Observability & mutation testing
Three observability channels
- Audit — every screening attempt, immutable, queryable via
GET /auditand aggregated byGET /audit/trend. - Stats — per-kind output-sanitization counts via
GET /output/stats. - Events — real-time signals; see the events guide.
The overview endpoint surfaces each control’s resolved mode and the active ruleset_version, so a dashboard shows shadow-vs-live posture and ruleset drift.
Mutation testing: proving the tests bite
Green tests prove the code runs; they do not prove the tests would catch a regression. The package’s CI runs Infection at ≥ 80% MSI (Mutation Score Indicator) over the deterministic security logic.

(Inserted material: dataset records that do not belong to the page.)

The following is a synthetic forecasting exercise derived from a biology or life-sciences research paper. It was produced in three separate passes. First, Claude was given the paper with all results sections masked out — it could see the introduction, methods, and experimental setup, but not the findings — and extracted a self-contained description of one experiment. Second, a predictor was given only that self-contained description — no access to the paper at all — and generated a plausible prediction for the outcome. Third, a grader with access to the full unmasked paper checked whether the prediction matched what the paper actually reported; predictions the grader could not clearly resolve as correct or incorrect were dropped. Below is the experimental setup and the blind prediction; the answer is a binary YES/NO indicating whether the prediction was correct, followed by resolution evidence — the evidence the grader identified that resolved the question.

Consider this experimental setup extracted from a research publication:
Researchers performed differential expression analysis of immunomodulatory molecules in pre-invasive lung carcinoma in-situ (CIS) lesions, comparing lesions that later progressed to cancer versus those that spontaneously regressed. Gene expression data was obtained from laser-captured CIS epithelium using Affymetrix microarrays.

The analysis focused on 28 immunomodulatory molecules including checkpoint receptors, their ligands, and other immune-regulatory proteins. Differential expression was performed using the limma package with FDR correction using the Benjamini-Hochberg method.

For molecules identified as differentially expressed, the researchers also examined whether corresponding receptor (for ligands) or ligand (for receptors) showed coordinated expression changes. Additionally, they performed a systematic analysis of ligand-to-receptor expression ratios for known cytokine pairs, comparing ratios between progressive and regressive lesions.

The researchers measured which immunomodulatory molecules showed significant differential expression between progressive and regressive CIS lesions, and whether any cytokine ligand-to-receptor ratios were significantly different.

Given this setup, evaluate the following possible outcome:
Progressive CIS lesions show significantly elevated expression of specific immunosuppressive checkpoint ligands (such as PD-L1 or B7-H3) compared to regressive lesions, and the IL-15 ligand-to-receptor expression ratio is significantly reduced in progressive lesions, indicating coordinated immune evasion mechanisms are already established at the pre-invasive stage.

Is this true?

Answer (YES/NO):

A mutant is a small change to the source (flip a comparison, swap an enum arm, remove a branch). If the suite still passes with the mutant in place, the mutant escaped — a blind spot. The gate fails the build until enough mutants are killed.
Scope of the gate
Mutation testing targets the algorithmic security logic — scoping, validation, screening, normalization, sanitization, mode resolution, hygiene, authorization. The IO/adapter layers (HTTP controllers, console commands, persistence DAOs, the MCP/flow adapters) are excluded: their mutants are response-shaping strings and SQL-dialect arms with low behavioural signal.
Running it
Infection runs via the standalone PHAR with a coverage driver (it cannot be Composer-installed alongside Symfony 8 / Laravel 13). In CI: shivammathur/setup-php with coverage: pcov, then:
php infection.phar --min-msi=80 --threads=max --show-mutations
PHP 8.5 has no published coverage driver yet (no xdebug 8.5/VS17 build, no Windows pcov binary), so the mutation gate runs in CI on PHP 8.4. Locally, PHPUnit + Pint + PHPStan are the gates; mutation is a CI job. Mirror CI with Docker (php:8.4-cli + pcov + the Infection PHAR) to run it locally.